Musings from Students of the Pardes Institute of Jewish Studies in Jerusalem
Posted on March 31, 2015 by Louise Szczerb
For most young and involved Jews growing up in Israel, Europe or North America a trip to Poland is a formative part of their Jewish journey. In Israel they call it a ‘Tiyul Shorashim’, a trip designed to help you discover your roots.
Although many of my mother’s mother’s family were part of the 98% of Salonikan Jewry murdered by the Nazis, for me personally, these few days to Turkey have been my chance to rediscover by roots.
How could it not be? In the Sephardi tradition of naming after grandparents living or deceased, my Hebrew is name, Malka, for my grandmother Reine, who was named for her grandmother, Sultana Curiel, who was named in honor of the Sultan of the Ottoman Empire.
Sultana was born in Izmir, she married my great great grandfather David Nessim from Salonika and together they moved and settled in Alexandria where trade was booming thanks to the opening of the Suez Canal in 1869. As the story goes, Sultana was an extremely holy woman – before the neighborhood synagogue of Sporting, Alexandria was built, the local minyan was held at her villa and people came from far and wide to ask for her advice, blessings and Kabbalistic insights. My father was the third generation born in Egypt, but in 1956 was forced to leave as part of Nasser’s expulsion.
On my mother’s side, my great grandmother Flore Amargi was born in Samsoun on the Black Sea. She married my great grandfather Haim Yeni from Salonika (For the Pardes team, I’ll translate: Yeni – means ‘new’ in Turkish – and possibly reflected their status as new citizens in the Empire). The story of the Yeni’s took a different course and they ended up in France leaving loved ones behind as the clouds of war loomed in Europe.
Fast forward almost a century and I was born and brought up in London where the majority of the community are Ashkenazi Jews. However, the much smaller and much older Spanish and Portuguese synagogue where I grew up, was always a huge source of pride and has become an integral part of my Jewish identity. Our particular customs, prayers, foods – including Sultana’s recipe for haroset which I will be making next week – are unique, and we were taught to cherish that.
As I began thinking about this trip and simultaneously began my Pesach preparations in Israel, I was reminded of a famous midrash:
Midrash Vayikra Rabba 32:5: Our ancestors were redeemed from Egypt because they did not change their names, their language or their clothes.
Although, I am certainly not comparing the Ashkenazim in London to the Egyptian slave masters, it seems to me that maintaining those very things that make us special and different and remaining part of a distinct group even when you are the minority, holds the key to our survival in difficult, and sometimes dangerous exiles.
The stories of Avraham, Yitzchak and Yaakov can also help us to understand our relationships to previous and to future generations. Each of the avot had a different role in history, each with their own challenges and difficulties, and each representing a different stage in the process which eventually culminated in the creation of the Jewish people.
Avraham was the first; he was the beginning.
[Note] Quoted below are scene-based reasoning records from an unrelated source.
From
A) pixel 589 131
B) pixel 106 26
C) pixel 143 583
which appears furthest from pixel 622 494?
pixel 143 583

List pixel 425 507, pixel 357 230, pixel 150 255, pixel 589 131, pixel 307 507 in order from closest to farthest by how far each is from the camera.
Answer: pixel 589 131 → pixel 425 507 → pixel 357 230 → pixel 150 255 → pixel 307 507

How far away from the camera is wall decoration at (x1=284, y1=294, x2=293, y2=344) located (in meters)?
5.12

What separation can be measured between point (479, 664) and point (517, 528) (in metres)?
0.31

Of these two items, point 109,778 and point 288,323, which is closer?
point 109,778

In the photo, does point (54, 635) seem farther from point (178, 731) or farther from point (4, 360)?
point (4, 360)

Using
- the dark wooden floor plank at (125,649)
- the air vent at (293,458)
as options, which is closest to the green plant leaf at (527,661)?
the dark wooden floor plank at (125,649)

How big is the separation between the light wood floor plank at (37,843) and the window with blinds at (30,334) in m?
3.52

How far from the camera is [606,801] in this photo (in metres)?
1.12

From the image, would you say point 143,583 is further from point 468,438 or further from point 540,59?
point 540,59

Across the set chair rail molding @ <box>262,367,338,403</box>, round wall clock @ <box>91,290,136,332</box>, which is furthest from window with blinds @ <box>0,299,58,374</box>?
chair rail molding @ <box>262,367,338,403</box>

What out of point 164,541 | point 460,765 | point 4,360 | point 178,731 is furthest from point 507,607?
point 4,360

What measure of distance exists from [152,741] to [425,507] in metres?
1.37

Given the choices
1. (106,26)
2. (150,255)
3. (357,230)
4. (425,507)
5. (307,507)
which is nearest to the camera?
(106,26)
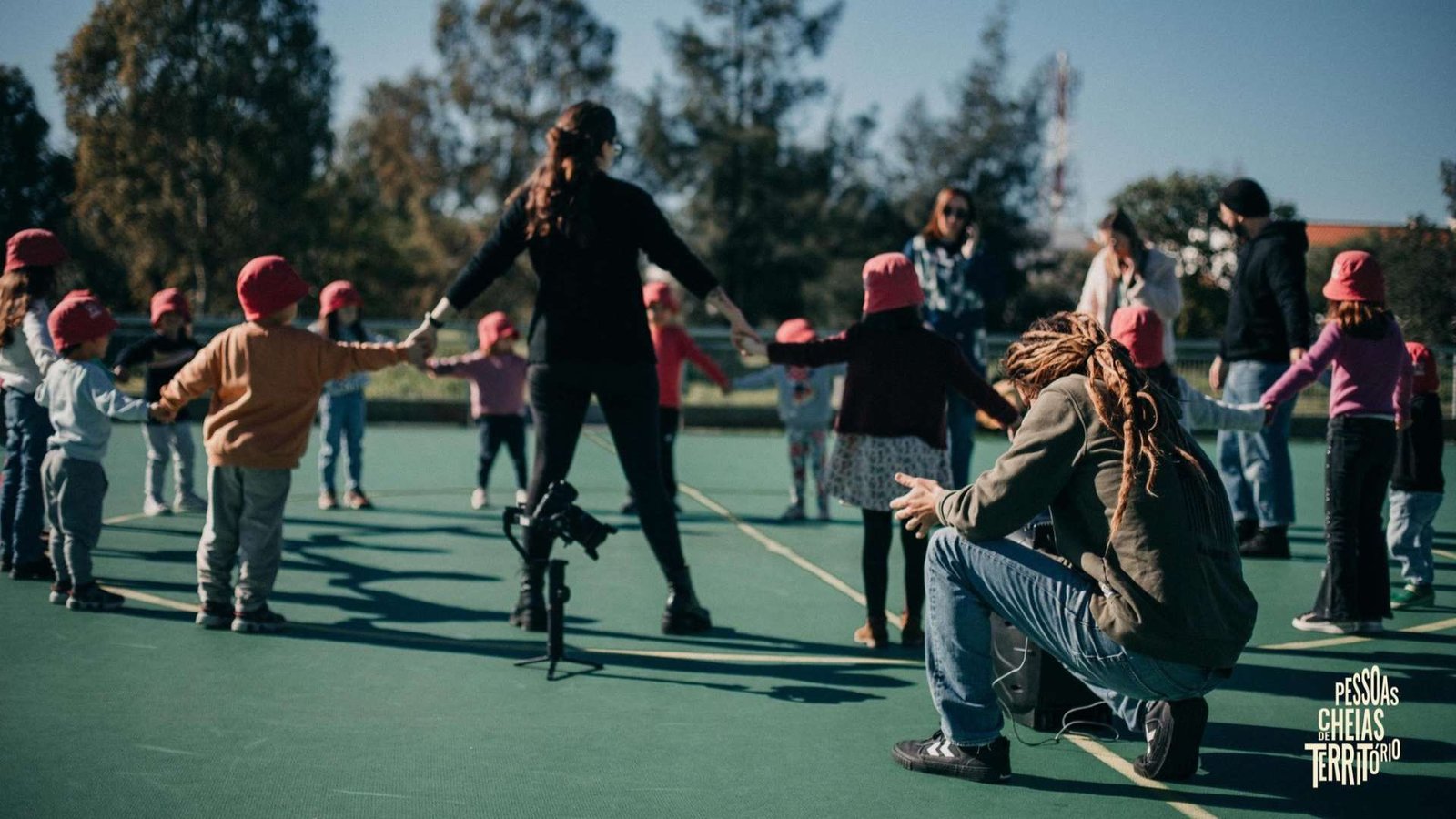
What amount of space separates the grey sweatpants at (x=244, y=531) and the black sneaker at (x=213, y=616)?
25 mm

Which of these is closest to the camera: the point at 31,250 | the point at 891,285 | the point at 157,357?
the point at 891,285

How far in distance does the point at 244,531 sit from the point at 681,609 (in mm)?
2011

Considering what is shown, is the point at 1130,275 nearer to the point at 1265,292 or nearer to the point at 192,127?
the point at 1265,292

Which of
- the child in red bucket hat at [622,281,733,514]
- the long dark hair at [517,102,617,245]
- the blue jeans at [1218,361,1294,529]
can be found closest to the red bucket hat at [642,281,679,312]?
the child in red bucket hat at [622,281,733,514]

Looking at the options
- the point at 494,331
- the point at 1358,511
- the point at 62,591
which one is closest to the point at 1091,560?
the point at 1358,511

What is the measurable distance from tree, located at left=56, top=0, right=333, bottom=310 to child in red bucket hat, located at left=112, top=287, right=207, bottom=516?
106 feet

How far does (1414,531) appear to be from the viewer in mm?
6852

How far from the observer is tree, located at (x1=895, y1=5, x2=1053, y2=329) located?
41312 millimetres

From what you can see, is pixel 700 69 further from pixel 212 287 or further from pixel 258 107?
pixel 212 287

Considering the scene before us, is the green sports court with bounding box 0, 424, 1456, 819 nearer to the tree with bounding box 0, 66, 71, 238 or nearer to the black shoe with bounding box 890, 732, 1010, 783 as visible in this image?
the black shoe with bounding box 890, 732, 1010, 783

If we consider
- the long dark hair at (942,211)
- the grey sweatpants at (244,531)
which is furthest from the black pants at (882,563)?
the long dark hair at (942,211)

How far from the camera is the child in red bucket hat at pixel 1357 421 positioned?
19.2 ft

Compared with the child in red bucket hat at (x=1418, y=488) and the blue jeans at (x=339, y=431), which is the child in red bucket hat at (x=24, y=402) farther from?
the child in red bucket hat at (x=1418, y=488)

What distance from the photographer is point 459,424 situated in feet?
60.6
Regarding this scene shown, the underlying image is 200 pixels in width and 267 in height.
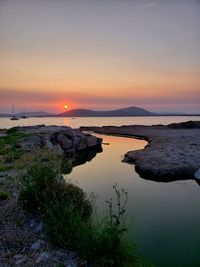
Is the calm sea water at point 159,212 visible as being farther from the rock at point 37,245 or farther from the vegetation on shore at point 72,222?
the rock at point 37,245

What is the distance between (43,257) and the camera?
7250 millimetres

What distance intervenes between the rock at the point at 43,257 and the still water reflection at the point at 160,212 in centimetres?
351

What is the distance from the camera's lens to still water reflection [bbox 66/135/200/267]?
9562 mm

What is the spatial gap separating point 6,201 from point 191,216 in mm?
7719

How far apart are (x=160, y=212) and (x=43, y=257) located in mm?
7507

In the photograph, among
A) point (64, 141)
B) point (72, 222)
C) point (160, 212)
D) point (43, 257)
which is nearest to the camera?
point (43, 257)

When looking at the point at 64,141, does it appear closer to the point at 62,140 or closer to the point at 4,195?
the point at 62,140

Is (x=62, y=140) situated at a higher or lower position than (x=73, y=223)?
lower

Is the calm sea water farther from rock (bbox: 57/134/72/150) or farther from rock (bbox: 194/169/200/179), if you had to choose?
rock (bbox: 57/134/72/150)

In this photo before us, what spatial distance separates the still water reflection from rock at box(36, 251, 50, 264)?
3.51 m

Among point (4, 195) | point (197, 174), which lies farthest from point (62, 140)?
point (4, 195)

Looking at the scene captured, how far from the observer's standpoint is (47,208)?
8.86m

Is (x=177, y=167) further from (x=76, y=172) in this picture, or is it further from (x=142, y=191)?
(x=76, y=172)

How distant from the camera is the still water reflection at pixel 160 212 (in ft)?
31.4
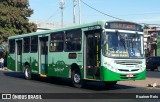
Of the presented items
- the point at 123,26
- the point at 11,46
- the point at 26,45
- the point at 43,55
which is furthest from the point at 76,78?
Result: the point at 11,46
He arrives as a lone voice in a lonely desert; the world is full of idolatry, with many gods worshiping the world of nature. Avraham’s mission is to introduce the idea that there is One God who created the world with one ethical code, guiding us towards peace and coexistence. Avraham is about this intense outward energy and new ideas that capture the world. He is constantly being tested, always journeying. He arrives in Israel, travels the land, only to have to go down to Egypt as the result of a famine. He fights wars, he climbs mountains and ultimately brings into the world the first Jewish child.
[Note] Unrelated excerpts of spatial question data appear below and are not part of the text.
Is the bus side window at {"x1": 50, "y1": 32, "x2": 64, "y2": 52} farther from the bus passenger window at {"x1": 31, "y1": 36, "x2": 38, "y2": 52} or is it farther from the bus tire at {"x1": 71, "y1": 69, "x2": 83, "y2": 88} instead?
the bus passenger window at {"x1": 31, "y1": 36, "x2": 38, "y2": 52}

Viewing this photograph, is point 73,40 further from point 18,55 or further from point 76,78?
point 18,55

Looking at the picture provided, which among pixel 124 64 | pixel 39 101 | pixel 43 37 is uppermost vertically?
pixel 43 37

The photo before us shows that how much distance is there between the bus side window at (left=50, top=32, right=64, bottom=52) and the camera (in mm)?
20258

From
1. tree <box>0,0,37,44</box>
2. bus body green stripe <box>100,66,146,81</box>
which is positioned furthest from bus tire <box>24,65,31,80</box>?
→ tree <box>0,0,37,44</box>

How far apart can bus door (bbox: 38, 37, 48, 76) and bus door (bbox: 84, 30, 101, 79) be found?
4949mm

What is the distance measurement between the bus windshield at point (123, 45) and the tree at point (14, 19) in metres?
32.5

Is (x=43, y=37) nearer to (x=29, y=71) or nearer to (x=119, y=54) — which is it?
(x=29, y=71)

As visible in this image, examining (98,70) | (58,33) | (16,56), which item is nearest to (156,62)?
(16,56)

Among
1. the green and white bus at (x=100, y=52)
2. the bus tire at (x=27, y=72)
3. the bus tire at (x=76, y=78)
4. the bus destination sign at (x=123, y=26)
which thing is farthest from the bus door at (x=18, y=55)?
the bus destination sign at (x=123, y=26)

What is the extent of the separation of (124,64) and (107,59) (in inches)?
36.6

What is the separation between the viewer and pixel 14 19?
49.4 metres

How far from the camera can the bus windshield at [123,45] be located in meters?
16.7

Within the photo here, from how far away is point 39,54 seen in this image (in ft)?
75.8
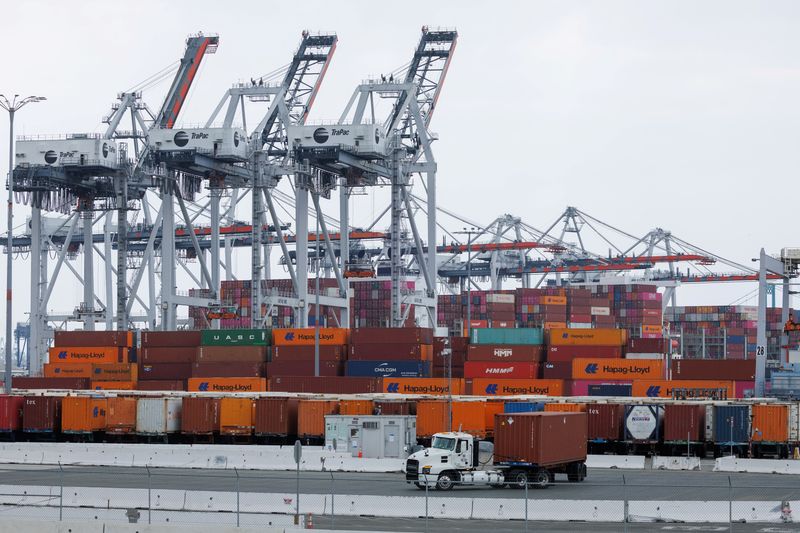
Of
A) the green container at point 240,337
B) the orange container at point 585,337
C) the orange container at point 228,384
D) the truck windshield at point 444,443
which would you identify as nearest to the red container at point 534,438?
the truck windshield at point 444,443

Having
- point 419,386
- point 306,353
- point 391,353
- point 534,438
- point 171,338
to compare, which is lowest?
point 419,386

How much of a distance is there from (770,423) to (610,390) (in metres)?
17.9

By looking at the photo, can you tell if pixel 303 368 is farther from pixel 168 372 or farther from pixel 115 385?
pixel 115 385

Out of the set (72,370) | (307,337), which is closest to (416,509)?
(307,337)

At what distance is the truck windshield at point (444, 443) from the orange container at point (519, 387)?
28.6m

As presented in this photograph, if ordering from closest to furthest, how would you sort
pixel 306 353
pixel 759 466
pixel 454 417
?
pixel 759 466 → pixel 454 417 → pixel 306 353

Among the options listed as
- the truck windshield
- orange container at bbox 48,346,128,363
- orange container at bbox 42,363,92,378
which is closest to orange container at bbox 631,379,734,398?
the truck windshield

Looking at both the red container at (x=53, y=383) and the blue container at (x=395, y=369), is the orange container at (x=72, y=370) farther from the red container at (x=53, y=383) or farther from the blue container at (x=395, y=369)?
the blue container at (x=395, y=369)

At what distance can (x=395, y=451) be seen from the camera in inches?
1837

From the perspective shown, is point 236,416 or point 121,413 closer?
point 236,416

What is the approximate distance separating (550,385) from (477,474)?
1166 inches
But…the Jewish people is not yet ready to be born. Yitzchak is the second generation; he is the one who has to follow up. He does not have the privilege of being the founder of this new idea, but he is the one challenged with the task of making sure it does not die and carries weight of making it a reality. Whereas Avraham digs wells and signs treaties, Yitzchak simply re-digs the wells his father has already dug. And THAT is the entire point: his life’s mission is to be the continuation of the work his father started. And this re-digging and preservation of traditions, is perhaps the most difficult part of the journey; it is neither the departure, which holds with it the excitement of embarking on a new path for the unknown, nor is it the fulfillment of arrival that Yaacov later witnesses, with the knowledge that the long hard journey has been worthwhile.
To bring these stories back to us here as individuals and thinking about the importance of family roots, I’d like to suggest the idea that at different stages in our own lives we need to draw on character traits from all three of the our forefathers. Like Avraham, we need to be ambitious and contribute to moving the world forward through new ideas and aiming high with our own lifework. In other realms and at other times, we need to be a Yitzchak, re-digging old wells, looking back and drawing strength from the achievements and traditions of generations before us. But throughout, we need to have a bit of Yaacov’s vision and faith and do our part to secure the future of Am Yisrael.